To promote perception is the only truly creative part of recreational engineering. 


The essay, “Wildlife in American Culture” is fascinating. Even though it was written nearly 75 years ago, already Leopold was seeing the trends that would accelerate into the present. Specifically, the way that media has gone from information and idea based to sales-based. Magazines about nearly every sort of outdoor recreation are pretty much sales catalogs for gadgets now. Infotising. 


The sportsman has no leaders to tell him what is wrong. The sporting press no longer represents sport; it has turned billboard for the gadgeteer. 


“The Land Ethic” concludes the collection. And it is profound. It starts with the idea that ethics is really no more than symbiosis reduced to thought. “Does this lead to thriving or not?” While the complexity of co-operative mechanisms has increased as populations have grown, the idea is still the same. It is a regulation of behavior for the common good. (This is what the American Right Wing has completely forgotten, making “ethics” into a combination of “might makes right” and “nothing should ever change.” Leopold tells an interesting historical story: the way that we went from considering women and children to be chattel to seeing them as having rights - in other words, as being governed by ethics, not expediency. 


During the three thousand years which have since elapsed [since Homer], ethical criteria have been extended to many fields of conduct, with corresponding shrinkages in those judged by expediency only.

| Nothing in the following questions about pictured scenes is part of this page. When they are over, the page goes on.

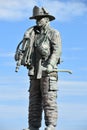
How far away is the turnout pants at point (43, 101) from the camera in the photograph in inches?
532

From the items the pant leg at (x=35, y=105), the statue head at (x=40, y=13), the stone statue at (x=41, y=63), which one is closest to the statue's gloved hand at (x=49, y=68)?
the stone statue at (x=41, y=63)

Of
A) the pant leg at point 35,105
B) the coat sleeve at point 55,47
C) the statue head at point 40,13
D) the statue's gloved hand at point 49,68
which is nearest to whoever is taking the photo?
the statue's gloved hand at point 49,68

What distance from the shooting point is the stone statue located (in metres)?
13.5

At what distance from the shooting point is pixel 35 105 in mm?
13867

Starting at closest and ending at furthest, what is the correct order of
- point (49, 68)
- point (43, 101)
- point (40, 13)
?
point (49, 68), point (43, 101), point (40, 13)

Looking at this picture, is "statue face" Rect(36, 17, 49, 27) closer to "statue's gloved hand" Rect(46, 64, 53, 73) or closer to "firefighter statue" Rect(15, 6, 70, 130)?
"firefighter statue" Rect(15, 6, 70, 130)

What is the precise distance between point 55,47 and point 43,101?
1273 millimetres

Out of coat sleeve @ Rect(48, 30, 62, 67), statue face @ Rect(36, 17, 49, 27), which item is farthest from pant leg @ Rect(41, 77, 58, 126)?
statue face @ Rect(36, 17, 49, 27)

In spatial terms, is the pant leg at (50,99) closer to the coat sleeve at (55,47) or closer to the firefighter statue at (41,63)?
the firefighter statue at (41,63)

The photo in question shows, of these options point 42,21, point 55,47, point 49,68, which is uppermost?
point 42,21

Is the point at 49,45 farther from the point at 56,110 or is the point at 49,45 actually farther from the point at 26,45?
the point at 56,110

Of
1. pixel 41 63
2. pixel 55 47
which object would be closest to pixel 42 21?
pixel 55 47

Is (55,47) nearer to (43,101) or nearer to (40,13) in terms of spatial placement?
(40,13)

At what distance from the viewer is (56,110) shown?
534 inches
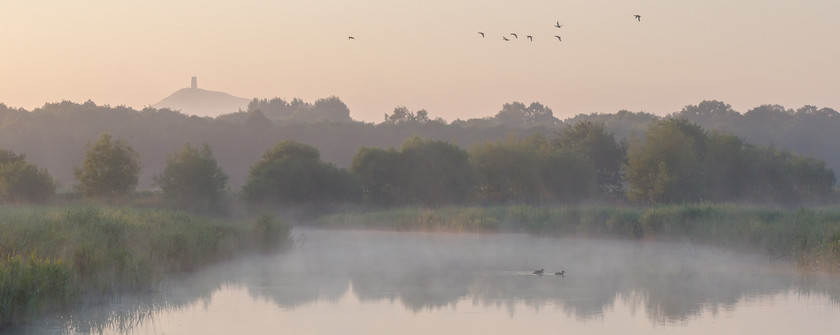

And this is the great shift that Leopold sees as necessary for ecological survival. We need to see our relationship to the nature we are a part of in light of ethics, not expediency. We need to see environmental harmony and sustainability not as a matter of “what profit is there to be made” but as an ethical issue. As we would not countenance the treatment of women as property (at least most of us wouldn’t), we should not tolerate the treatment of the ecosystem our lives depend on as something to be bought and sold by the wealthy. 


I want to end, therefore, with one final observation. 


In human history, we have learned (I hope) that the conqueror role is eventually self-defeating. Why? Because it is implicit in such a role that the conqueror knows, ex cathedra, just what makes the community clock tick, and just what and who is valuable, and what or who is worthless, in community life. It always turns out that he knows neither, and this is why his conquests eventually defeat themselves. 


This book is both beautiful and sobering. It is encouraging that Leopold was able to start a movement that many of us are a part of. It is discouraging that the pillagers of nature continue to win. And it is not comforting to know that this will be self-defeating, because self-extermination is the most pyrrhic of victories. I think my kids’ generation understands this better than mine - and a hell of a lot better than most of my parents’ generation, raised as they were on a belief in the inexhaustibility of nature and the imperative to conquer exploit. Let us all hope that the future will be better. 


Take a look at this book, both for its beauty, and for Leopold’s true ethic of sustainability and symbiosis.